Em particular eu gostei do filme, só que esperava muito mais, digamos que deixou um pouco a desejar, o que salvou de verdade o filme foi o ator Silvero Pereira, ele se encaixou perfeitamente no personagem, um excelente ator.
Fraquíssimo. KD a historia de infância cara? O título correto deveria levar o nome da jornalista já que ela foi a protagonista e lacradora. Se queriam fugir da realidade dos fatos, conseguiram. Desperdício total, perderam uma excelente oportunidade (e dinheiro). Que sirva de lição.
O filme é sobre uma jornalista, a história do maníaco do parque é apenas um pano de fundo, serve de pauta para… a jornalista fictícia, muito justiceira e pouco profissional, sem carisma algum, portanto, o nome do filme deveria ser “A jornalista”. Não aborda nada da vida do Francisco, não diz de onde veio, contexto da infância, relações amorosas antes dos crimes, amizades, detalhes dos casos, enfim, uma história riquíssima apesar de trágica, não apareceu nada, sem falar que tive a sensação de um Francisco com baixo desenvolvimento cognitivo, desenvolveu poucos diálogos, quando na verdade a “lábia” era uma das características mais marcantes, justificando inclusive o fato dele conseguir convencer essas mulheres a entrarem no mato com ele.

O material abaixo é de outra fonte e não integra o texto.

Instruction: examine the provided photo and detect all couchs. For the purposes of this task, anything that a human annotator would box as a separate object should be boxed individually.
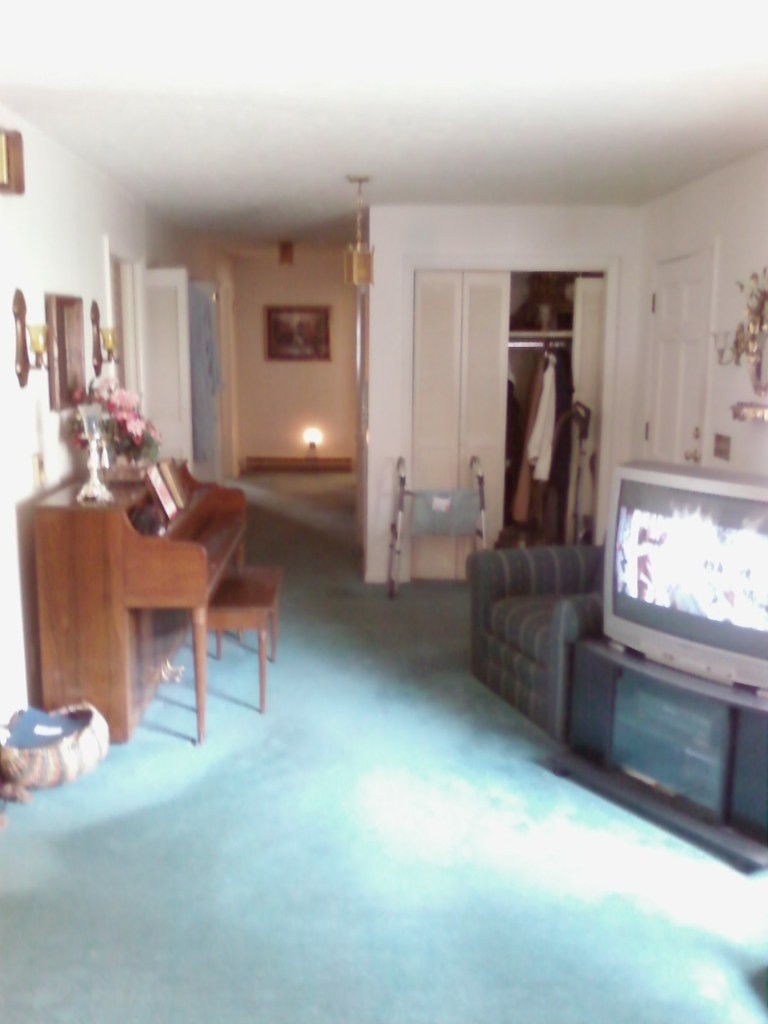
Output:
[462,545,606,741]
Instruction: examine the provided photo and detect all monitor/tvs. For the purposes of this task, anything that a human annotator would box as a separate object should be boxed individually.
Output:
[603,460,768,703]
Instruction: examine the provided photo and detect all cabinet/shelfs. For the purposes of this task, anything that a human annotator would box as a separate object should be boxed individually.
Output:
[531,642,768,876]
[410,270,606,582]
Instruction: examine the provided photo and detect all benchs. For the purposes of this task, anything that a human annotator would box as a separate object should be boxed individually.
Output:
[207,572,277,713]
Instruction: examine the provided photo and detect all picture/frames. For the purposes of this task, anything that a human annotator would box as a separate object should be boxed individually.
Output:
[262,304,332,361]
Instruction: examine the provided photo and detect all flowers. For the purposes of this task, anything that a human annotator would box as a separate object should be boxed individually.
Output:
[74,380,160,468]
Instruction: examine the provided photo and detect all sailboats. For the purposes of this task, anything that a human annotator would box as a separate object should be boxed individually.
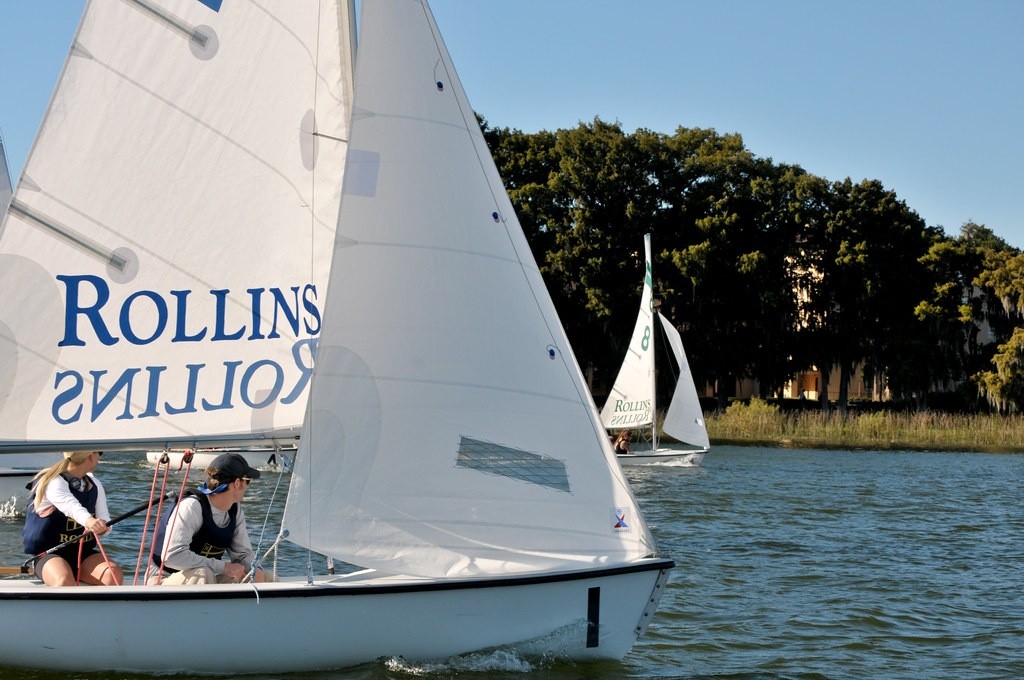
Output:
[592,233,710,466]
[0,0,676,674]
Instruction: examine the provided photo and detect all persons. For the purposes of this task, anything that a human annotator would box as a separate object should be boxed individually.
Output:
[614,429,633,454]
[143,452,278,586]
[25,450,124,587]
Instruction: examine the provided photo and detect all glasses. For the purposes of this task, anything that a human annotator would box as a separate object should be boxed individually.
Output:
[241,477,251,484]
[94,452,103,456]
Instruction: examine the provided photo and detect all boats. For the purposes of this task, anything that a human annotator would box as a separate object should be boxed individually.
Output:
[145,444,297,475]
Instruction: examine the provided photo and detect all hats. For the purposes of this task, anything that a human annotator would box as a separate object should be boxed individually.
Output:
[209,453,261,482]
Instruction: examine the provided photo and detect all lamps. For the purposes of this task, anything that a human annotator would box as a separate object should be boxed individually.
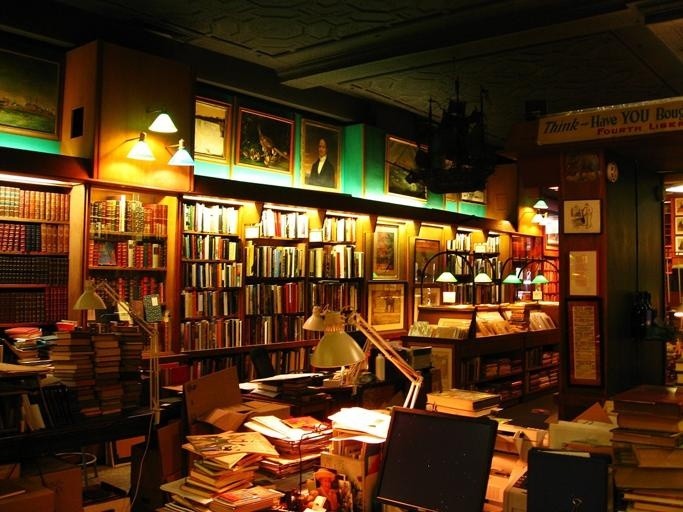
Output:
[167,139,199,167]
[530,273,549,284]
[435,272,458,283]
[302,307,324,332]
[127,131,154,161]
[309,313,367,368]
[532,199,549,209]
[475,272,492,283]
[674,303,683,318]
[148,106,179,134]
[74,279,106,310]
[502,273,522,285]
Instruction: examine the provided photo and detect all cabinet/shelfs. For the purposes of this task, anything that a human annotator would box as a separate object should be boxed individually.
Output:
[181,192,372,378]
[372,201,511,332]
[0,169,180,357]
[405,297,560,408]
[513,232,549,300]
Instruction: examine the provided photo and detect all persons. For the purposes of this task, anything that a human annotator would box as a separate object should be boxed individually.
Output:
[309,137,336,188]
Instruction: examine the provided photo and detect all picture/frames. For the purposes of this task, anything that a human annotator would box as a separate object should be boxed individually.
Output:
[193,96,234,165]
[565,295,604,389]
[0,46,67,141]
[366,279,409,332]
[235,106,296,174]
[413,238,441,285]
[459,183,489,206]
[299,118,342,193]
[411,285,443,324]
[384,132,430,201]
[558,197,604,237]
[372,223,400,279]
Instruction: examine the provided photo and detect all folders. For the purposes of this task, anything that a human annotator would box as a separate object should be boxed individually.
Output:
[526,444,610,512]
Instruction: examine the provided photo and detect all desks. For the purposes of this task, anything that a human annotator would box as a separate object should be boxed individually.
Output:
[0,393,185,465]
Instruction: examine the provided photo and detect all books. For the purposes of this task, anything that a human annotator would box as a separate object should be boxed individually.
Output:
[0,185,71,222]
[181,233,240,261]
[542,258,560,301]
[261,208,309,240]
[406,317,472,339]
[245,316,305,345]
[0,223,70,253]
[528,366,561,394]
[244,280,305,315]
[250,372,332,398]
[525,346,561,369]
[309,244,365,279]
[88,236,165,268]
[180,289,238,319]
[0,485,27,500]
[182,202,239,234]
[458,356,523,383]
[0,255,69,285]
[158,414,386,512]
[88,274,166,322]
[425,381,683,512]
[0,286,69,325]
[322,216,357,242]
[0,324,146,433]
[244,240,306,278]
[475,302,557,340]
[181,262,243,288]
[309,280,360,339]
[191,347,308,383]
[89,194,168,235]
[180,318,243,353]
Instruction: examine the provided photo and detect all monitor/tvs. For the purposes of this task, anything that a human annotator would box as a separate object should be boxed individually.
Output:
[373,407,498,511]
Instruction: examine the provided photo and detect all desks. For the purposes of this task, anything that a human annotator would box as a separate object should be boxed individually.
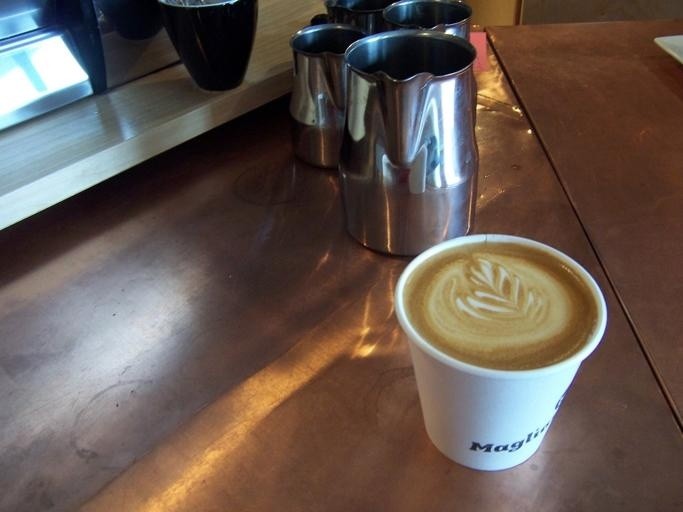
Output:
[0,29,683,511]
[485,19,683,429]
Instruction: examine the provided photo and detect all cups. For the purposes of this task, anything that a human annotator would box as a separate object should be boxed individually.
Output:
[97,0,163,43]
[323,1,386,37]
[162,0,260,91]
[394,231,608,468]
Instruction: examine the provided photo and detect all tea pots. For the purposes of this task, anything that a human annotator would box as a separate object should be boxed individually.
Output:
[339,30,480,251]
[383,2,473,39]
[283,25,358,170]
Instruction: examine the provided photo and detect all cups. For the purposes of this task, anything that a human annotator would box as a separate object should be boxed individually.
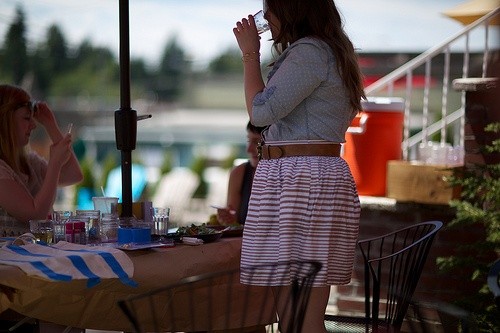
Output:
[29,209,101,249]
[92,197,120,243]
[150,207,170,237]
[412,140,465,168]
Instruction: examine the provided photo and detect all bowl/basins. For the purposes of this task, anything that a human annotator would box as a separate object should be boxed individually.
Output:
[217,208,237,226]
[389,158,452,203]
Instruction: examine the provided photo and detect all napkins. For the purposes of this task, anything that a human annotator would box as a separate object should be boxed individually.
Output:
[181,238,203,245]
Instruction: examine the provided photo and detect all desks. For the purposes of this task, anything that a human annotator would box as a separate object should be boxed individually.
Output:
[0,237,278,333]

Silvero Pereira tá impecável como sempre! Seria totalmente possível aproveitar esse baita ator dando mais destaque ao personagem, mas não...focaram tanto na jornalista que o tema esvaziou. Não entra a fundo nas vítimas, motivação, e embarca numa ficção desnecessária, e com vários furos no roteiro.A trilha sonora é ótima mas inserida em contextos que parece que o filme foi editado por IA, seguindo modelos que lembram muito a edição de uma série. Enfim. Fiquei triste
Filme péssimo que traz como protagonista a jornalista que nem faz parte da história real. A história do maníaco e das vítimas ficou em segundo plano se é que pode se dizer que ela foi contada porque só mostra a parte dos crimes. Deveria ter sido explorada a história de vida dele desde a infância. Se foi feito dessa forma para não dar ibope ao criminoso então melhor não fazer um filme sobre ele do que fazer dessa forma rasa.

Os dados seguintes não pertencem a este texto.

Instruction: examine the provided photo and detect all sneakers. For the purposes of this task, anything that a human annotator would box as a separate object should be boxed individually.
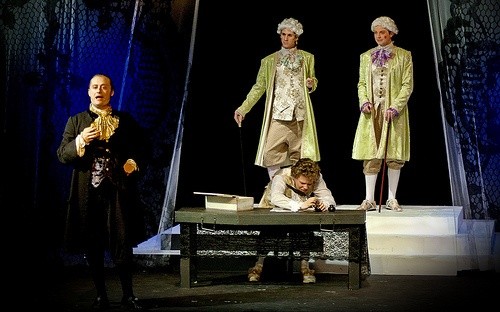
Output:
[386,200,401,212]
[303,275,316,283]
[356,200,377,211]
[248,268,260,282]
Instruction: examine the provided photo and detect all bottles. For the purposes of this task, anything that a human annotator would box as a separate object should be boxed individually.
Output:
[328,205,335,212]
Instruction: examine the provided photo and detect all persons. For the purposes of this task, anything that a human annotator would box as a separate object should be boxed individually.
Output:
[249,158,336,283]
[234,18,321,181]
[352,16,414,212]
[57,74,149,312]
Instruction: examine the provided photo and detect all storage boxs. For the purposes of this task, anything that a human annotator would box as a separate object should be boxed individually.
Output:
[194,191,254,212]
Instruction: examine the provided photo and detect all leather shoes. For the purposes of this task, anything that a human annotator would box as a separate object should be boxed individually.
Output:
[90,297,108,312]
[121,295,148,312]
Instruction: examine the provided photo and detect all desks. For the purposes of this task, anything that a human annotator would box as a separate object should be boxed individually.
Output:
[175,208,366,290]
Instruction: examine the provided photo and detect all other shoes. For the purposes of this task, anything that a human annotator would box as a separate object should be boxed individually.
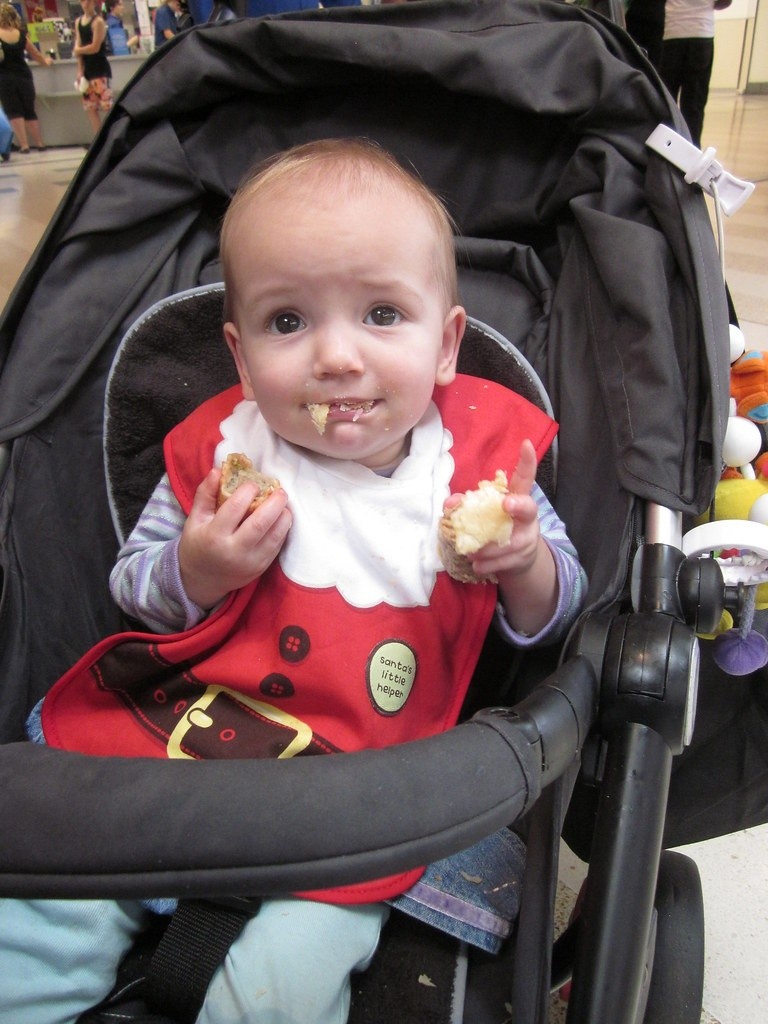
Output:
[39,145,47,151]
[19,149,30,154]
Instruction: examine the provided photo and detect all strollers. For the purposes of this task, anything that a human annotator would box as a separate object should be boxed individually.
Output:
[0,0,728,1024]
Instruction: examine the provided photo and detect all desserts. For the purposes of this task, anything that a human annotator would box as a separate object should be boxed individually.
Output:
[216,452,281,525]
[434,468,513,584]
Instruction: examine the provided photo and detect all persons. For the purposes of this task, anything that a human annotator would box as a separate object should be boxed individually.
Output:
[0,140,588,1024]
[72,0,114,135]
[154,0,182,50]
[0,3,52,153]
[207,0,236,22]
[102,0,138,55]
[657,0,732,150]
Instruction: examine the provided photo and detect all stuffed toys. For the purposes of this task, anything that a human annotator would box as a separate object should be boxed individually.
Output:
[720,350,768,480]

Tem seus momentos fortes, principalmente os ataques dentro do parque, a atuação de algumas vítimas e do Silveiro em muitas partes também são boas, mas infelizmente foi bem caricato e sem profundidade. Entendo as questões de genero e tal, mas deram uma voz (a elas) mais alta do que nescessário, tendo feito com que o filme tenha sido sobre a repórter e suas lutas de interiores e de genero. Talvez o diretor tenha optado por não dar ao Francisco mais uma vez o palco, mas fatalmente o filme tem o título " com o nome dele". Faltou profundidade na narrativa. No final, falam sobre as vítimas como coadjuvantes. Mas o filme inteiro foi sobre isso. Perderam uma senhora oportunidade de projetar o cinema brasileiro e entregaram só mais um drama policial duvidoso como os que existem aos montes.
Péssimo! Filme sem contexto algum! Quem apareceu no filme foi somente a jornalista, que por sinal, tbm não foi essas coisas toda! Filme não relatou nada! Absolutamente nada sobre o foco principal que é o maníaco! O documento dar de 10 a 0 nesse filme mecretefe! Não assistam! Po erda de tempo!